- Your objective:
Reproduce exactly the line in which "In real-world terms, does" occurs and all the lines after it, ending with the last line.

- Material shown:
•••
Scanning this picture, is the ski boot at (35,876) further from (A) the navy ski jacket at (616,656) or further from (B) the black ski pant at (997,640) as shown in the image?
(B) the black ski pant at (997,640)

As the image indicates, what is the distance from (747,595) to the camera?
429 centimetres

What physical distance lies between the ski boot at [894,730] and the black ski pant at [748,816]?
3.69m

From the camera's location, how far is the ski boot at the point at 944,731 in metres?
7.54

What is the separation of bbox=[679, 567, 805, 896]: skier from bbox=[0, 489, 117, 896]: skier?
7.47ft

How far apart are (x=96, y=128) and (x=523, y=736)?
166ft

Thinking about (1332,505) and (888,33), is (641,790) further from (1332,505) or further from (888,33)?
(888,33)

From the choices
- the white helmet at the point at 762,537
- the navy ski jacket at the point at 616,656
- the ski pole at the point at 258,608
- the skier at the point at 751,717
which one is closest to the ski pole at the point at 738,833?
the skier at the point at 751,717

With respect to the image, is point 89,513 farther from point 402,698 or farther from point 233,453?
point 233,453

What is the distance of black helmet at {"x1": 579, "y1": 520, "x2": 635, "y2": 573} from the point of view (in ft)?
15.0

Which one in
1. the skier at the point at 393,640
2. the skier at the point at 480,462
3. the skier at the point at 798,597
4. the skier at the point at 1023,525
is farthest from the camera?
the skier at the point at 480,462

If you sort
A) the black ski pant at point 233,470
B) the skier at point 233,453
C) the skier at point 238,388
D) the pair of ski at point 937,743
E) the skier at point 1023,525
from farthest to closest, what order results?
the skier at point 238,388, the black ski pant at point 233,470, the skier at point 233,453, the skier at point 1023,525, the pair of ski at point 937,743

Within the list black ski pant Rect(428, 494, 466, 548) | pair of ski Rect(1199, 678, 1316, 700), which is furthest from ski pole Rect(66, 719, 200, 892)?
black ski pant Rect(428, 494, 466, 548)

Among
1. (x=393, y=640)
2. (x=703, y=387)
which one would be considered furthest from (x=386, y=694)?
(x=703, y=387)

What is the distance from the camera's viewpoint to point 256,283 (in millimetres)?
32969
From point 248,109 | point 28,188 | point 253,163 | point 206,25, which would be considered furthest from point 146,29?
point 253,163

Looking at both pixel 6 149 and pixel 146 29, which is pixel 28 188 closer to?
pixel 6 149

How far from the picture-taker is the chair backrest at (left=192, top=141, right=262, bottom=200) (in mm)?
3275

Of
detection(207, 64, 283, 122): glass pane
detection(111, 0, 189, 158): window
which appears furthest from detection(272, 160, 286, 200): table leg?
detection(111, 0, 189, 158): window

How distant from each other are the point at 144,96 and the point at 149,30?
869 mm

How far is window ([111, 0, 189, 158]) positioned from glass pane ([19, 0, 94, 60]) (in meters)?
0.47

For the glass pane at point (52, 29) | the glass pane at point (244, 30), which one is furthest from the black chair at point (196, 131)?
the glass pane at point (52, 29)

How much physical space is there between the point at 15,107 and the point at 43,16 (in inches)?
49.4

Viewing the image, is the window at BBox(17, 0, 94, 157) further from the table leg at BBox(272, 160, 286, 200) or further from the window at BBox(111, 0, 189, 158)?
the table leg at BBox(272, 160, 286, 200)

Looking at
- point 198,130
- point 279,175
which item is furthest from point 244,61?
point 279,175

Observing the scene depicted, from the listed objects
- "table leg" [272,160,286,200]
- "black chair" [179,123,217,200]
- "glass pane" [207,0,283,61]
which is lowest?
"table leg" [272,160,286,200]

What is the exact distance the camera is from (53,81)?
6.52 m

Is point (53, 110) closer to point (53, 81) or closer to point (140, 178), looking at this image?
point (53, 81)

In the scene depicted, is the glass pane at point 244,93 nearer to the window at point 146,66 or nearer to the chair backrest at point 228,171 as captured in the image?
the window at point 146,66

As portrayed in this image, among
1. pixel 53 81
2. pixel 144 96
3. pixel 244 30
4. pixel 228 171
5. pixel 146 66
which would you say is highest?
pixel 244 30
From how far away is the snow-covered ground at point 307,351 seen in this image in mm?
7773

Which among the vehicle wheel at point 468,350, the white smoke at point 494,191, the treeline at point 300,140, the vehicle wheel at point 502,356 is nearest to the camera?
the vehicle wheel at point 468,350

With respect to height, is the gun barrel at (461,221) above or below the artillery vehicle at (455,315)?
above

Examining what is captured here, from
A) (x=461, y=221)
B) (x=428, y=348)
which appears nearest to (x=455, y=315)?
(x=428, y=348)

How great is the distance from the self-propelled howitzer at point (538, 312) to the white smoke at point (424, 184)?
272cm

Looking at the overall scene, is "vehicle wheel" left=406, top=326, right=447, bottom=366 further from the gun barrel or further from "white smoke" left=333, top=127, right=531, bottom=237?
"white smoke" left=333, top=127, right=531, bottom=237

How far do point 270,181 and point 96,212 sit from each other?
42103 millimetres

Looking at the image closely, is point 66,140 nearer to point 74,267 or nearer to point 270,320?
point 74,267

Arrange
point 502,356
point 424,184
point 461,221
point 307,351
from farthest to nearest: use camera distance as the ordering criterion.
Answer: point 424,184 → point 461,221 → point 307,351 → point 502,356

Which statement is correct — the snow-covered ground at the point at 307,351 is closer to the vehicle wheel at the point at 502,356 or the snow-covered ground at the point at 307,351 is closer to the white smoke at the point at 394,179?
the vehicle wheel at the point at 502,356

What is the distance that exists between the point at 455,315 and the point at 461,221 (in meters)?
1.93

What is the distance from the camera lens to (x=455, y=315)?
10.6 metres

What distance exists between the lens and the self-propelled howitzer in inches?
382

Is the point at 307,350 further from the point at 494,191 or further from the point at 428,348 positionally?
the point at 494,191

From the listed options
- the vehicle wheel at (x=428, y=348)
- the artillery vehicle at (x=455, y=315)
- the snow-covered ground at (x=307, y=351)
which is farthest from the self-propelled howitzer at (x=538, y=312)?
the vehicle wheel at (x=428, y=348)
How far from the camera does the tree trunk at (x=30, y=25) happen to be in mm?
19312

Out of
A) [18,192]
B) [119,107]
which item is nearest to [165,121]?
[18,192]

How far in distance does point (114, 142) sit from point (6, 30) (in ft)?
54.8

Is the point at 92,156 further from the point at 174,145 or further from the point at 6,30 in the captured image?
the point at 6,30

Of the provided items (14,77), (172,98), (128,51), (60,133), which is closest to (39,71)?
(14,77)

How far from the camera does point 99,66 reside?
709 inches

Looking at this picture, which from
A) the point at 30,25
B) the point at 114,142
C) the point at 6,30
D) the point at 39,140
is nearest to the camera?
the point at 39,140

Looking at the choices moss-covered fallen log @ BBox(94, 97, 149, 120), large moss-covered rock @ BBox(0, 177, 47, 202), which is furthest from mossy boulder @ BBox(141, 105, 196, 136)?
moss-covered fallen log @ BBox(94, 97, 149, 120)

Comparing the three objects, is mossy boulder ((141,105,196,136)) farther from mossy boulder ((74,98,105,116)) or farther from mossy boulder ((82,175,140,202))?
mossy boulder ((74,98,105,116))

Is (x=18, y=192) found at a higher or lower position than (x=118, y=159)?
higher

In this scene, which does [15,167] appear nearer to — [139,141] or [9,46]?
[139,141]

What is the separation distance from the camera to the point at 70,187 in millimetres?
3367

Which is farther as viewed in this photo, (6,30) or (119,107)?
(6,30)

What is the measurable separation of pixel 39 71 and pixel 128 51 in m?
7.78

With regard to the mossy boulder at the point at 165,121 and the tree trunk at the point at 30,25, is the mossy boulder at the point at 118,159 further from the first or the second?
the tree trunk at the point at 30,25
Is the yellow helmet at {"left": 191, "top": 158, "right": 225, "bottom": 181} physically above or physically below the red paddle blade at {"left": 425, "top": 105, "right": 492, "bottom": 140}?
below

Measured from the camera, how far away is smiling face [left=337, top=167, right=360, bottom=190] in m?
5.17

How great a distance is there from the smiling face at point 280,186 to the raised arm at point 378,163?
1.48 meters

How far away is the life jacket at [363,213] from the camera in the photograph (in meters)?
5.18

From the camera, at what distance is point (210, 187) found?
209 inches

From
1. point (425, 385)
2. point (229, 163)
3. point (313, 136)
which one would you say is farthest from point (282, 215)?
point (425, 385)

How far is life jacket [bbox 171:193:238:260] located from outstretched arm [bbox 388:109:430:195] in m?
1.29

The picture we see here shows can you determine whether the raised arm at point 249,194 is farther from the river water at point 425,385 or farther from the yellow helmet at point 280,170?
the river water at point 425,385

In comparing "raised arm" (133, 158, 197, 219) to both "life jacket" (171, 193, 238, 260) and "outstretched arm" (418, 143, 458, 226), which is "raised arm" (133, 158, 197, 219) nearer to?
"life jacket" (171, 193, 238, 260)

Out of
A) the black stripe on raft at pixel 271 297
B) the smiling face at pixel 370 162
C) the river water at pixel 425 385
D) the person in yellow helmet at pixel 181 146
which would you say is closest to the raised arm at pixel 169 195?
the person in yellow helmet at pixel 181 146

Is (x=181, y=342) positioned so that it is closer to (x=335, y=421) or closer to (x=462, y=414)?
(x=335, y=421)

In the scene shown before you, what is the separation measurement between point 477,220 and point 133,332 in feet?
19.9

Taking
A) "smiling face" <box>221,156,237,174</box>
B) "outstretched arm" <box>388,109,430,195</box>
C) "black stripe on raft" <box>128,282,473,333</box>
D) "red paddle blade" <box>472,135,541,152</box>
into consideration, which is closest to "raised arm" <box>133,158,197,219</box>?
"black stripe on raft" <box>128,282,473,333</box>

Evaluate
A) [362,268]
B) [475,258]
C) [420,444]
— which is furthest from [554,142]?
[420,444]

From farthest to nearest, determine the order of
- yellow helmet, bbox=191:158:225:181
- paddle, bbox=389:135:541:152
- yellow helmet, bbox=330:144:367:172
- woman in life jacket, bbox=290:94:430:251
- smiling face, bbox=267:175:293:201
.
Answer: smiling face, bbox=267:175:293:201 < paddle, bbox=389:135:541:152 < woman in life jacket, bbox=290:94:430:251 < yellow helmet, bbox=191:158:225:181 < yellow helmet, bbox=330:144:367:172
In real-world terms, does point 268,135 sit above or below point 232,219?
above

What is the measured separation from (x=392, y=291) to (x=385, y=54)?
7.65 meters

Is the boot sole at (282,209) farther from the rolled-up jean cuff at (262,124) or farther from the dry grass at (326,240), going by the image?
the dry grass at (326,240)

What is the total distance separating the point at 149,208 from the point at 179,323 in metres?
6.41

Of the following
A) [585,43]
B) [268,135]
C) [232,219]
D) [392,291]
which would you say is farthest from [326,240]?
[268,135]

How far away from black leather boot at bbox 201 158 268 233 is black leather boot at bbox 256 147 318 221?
•••
- Answer to the task:
In real-world terms, does point 268,135 sit above or below point 232,219?
above

What is the measured separation from (x=392, y=291) to (x=385, y=54)?
7.65 meters

Is the boot sole at (282,209) farther from the rolled-up jean cuff at (262,124) or farther from the dry grass at (326,240), going by the image?
the dry grass at (326,240)

What is the total distance separating the point at 149,208 from the point at 179,323 in metres?
6.41

Of the following
A) [585,43]
B) [268,135]
C) [232,219]
D) [392,291]
which would you say is farthest from [326,240]?
[268,135]

How far away from black leather boot at bbox 201 158 268 233 is black leather boot at bbox 256 147 318 221?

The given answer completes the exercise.